Wheat Ridge–based writer Kathryn O’Shea-Evans traces her eye for interiors back to age eight, when she persuaded her stepdad to paint her bedroom’s ceiling like the sky, à la Michelangelo. She turned that love for inspiring spaces into a career: She’s worked as a contributing editor at House Beautiful since 2018, and her byline has appeared in the Washington Post and the New York Times.

But the self-proclaimed “indoorsy ski bunny” found her favorite writing project yet in Alpine Style (Gibbs Smith; September 10), a coffee-table book that combines two of O’Shea-Evans’ peak interests: mountains and style. While the compendium’s images of high-elevation interiors span the globe, Alpine Style also features stunning properties close to home. We spoke with O’Shea-Evans about what sets the Centennial State’s mountain style apart and how it has evolved in recent years.

Editor’s note: The following conversation has been edited for length and clarity.

5280: What makes Colorado’s high-country aesthetic unique?
Kathryn O’Shea-Evans: The design scene here is a little more pragmatic, and I mean that in a good way. We’re not doing embroidered silk wallpaper in the mountains. We can walk in with muddy boots and it’s fine. There aren’t a lot of decorative embellishments. It’s less fanciful, which puts the focus on the amazing [mountain] views.

What’s your favorite Centennial State project in the book?
I really like when designers embrace the local, whether it’s the colors of nature or the history of a place. One of the houses in the book is in Telluride, where [local guidelines require new buildings to visually cohere to] the area’s original gold rush cabins from over 100 years ago. It’s a supermodern home, but it has the same roofline as an old shanty. It’s new but also stuck in time.

Book jacket
Alpine Style steps inside mountain homes and hotels all over the world. Photo by Sarah Banks

How is alpine style evolving in Colorado?
When I first moved here, in 2017, [the preferred style] was very midcentury modern. I think now people are including design elements from different eras. [Designers and homeowners] are starting to embrace a more layered look, bring in more colors, and take more chances.
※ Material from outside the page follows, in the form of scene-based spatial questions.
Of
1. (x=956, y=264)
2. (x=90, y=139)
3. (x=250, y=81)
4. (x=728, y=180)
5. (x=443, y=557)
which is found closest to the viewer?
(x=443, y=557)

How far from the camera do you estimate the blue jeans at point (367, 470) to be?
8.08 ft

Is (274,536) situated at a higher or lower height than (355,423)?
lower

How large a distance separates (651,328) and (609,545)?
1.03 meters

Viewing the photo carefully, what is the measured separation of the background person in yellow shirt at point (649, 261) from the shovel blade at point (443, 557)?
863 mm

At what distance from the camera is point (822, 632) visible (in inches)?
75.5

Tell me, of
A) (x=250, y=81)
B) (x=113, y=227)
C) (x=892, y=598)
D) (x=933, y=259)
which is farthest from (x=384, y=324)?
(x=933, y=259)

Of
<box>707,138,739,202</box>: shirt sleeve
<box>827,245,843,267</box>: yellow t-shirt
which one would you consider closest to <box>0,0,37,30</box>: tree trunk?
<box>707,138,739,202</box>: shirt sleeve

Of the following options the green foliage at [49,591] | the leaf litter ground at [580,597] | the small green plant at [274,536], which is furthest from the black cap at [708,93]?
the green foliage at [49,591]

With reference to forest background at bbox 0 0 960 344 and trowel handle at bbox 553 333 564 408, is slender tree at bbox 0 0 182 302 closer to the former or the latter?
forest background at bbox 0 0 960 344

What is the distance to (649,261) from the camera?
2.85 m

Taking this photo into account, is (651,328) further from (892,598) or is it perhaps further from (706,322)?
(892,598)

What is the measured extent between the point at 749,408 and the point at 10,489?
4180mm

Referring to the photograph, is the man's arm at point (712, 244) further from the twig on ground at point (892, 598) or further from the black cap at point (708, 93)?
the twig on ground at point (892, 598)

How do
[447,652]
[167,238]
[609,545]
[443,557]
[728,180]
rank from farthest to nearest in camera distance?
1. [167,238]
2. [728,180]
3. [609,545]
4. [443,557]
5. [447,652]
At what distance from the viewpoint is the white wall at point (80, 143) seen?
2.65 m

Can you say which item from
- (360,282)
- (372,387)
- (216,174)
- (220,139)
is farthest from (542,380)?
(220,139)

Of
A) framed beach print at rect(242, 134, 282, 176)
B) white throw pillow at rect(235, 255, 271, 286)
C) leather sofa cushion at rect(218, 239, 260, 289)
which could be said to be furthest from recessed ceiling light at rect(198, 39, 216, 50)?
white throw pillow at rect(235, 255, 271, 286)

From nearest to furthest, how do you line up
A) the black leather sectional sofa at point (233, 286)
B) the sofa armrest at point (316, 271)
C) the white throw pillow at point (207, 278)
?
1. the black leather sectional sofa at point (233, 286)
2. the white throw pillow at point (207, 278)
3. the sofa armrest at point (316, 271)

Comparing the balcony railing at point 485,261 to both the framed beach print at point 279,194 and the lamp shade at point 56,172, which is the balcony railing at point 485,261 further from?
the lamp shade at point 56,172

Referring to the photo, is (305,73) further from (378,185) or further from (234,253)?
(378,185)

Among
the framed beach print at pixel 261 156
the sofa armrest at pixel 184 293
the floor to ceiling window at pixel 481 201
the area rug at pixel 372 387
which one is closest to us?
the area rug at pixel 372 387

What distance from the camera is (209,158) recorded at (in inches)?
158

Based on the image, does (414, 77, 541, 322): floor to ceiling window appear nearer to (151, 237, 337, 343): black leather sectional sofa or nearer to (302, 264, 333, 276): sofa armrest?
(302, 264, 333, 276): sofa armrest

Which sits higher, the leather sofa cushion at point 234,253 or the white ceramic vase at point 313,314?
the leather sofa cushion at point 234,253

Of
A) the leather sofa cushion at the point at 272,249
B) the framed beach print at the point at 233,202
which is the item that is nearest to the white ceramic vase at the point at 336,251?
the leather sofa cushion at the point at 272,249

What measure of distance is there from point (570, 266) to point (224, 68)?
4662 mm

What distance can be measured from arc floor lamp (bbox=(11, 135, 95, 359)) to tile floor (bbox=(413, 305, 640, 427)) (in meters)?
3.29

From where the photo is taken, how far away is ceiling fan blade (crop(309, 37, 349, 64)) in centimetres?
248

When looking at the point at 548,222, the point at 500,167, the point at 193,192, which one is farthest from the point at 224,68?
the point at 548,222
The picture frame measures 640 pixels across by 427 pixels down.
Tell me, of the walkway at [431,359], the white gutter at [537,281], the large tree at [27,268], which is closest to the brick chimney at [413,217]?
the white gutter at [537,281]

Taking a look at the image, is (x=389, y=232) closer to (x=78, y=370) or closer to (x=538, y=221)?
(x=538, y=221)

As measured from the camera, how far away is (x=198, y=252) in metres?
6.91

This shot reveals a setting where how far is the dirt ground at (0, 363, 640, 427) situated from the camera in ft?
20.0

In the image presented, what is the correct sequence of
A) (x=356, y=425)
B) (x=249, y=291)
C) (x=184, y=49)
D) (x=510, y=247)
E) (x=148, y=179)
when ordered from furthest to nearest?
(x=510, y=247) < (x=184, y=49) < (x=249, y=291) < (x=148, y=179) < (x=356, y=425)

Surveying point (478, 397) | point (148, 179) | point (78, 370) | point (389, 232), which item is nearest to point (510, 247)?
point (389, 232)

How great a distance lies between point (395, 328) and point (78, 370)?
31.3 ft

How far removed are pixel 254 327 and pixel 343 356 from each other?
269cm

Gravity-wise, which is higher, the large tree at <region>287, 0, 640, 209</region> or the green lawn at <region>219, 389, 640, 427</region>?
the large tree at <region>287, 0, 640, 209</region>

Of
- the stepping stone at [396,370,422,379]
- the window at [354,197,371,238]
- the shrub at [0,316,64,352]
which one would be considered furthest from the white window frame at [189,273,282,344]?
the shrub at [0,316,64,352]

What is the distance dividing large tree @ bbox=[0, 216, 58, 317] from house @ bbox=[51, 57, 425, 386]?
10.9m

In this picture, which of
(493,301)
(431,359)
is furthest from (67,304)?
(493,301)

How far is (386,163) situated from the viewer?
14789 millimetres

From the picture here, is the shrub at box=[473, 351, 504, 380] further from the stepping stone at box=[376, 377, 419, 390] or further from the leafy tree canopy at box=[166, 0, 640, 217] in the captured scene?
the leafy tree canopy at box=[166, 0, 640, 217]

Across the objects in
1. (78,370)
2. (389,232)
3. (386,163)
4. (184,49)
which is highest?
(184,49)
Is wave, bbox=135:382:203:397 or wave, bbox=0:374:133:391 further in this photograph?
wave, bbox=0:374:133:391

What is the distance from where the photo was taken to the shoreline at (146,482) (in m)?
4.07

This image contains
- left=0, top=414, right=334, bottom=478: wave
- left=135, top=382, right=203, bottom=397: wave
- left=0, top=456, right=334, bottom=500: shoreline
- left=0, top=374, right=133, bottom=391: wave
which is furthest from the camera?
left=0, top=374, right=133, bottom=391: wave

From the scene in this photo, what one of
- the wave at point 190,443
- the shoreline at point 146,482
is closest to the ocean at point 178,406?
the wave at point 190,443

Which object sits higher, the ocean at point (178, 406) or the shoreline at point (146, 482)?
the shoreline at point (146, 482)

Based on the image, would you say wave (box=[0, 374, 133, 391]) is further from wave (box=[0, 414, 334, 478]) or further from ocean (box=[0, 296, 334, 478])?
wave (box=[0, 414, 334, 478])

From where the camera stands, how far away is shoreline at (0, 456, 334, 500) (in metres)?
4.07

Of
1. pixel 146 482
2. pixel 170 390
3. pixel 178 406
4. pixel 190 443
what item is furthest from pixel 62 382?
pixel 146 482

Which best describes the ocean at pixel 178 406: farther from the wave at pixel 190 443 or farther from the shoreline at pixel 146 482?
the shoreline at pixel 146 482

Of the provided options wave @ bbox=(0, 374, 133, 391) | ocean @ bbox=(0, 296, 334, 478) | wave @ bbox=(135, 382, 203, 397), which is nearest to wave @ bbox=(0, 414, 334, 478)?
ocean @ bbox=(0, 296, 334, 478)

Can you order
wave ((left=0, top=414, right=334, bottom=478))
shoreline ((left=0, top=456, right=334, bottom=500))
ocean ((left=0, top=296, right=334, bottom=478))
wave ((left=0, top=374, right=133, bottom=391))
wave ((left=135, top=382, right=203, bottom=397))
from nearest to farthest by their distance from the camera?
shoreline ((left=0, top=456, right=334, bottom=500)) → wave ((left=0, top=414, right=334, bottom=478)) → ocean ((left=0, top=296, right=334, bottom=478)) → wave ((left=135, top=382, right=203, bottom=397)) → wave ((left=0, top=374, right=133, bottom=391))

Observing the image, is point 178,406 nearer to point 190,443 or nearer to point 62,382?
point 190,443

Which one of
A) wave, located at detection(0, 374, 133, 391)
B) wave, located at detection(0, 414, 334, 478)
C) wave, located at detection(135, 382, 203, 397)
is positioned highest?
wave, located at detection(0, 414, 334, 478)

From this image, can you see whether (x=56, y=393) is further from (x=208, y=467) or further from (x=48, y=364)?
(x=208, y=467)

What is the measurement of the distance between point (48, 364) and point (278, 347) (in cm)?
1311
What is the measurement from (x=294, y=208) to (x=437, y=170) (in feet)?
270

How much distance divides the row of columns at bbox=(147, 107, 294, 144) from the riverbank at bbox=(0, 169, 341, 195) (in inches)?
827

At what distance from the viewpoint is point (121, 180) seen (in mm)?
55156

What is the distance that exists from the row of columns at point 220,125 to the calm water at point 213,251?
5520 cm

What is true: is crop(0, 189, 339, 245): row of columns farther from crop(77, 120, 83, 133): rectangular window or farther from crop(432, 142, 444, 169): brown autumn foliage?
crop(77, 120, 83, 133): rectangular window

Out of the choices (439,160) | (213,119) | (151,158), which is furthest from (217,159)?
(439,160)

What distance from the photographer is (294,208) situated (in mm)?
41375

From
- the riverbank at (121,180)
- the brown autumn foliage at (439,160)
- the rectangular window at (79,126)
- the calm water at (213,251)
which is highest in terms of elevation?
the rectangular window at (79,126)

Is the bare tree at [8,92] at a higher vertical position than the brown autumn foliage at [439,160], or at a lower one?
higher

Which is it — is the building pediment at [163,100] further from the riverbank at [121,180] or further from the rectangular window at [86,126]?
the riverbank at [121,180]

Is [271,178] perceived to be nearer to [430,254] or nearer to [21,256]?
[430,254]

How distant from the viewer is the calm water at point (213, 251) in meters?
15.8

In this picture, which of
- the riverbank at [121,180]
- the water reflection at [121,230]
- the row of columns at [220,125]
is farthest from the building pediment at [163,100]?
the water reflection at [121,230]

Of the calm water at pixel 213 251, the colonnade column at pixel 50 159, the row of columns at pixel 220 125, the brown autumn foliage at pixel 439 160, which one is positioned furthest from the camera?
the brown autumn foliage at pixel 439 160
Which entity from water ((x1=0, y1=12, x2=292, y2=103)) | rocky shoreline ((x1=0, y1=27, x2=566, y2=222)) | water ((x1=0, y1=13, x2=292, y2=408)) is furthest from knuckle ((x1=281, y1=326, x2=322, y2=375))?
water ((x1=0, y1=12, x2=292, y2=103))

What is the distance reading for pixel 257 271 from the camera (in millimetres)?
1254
You mention in the book that you have a vacation home in Bailey that you run as a short-term rental. What design elements did you use to give it a sense of place?
In the kids’ bedroom, we made a bed shaped like a cabin. We also brought in colors from the evergreen branches outside the windows—so a lot of cinnamon browns and greens. In one room, I tore up a vintage Colorado guidebook from the 1960s that I found at a vintage store for $3 and framed it in shadow boxes. It looks really cool without being too on the nose.

How did you choose the properties in Alpine Style?
When you’re a design writer, you see the same stuff again and again, so I looked for things I hadn’t seen before. Like, there’s a mudroom in the Berkshires that used a vintage ski lift as a chair and a chalet in Montana that has a canopy bed with little birds carved into the iron—mountainy, but subtle. I looked for projects that made me say, “Wow, I would do that in my house. I want to live there.”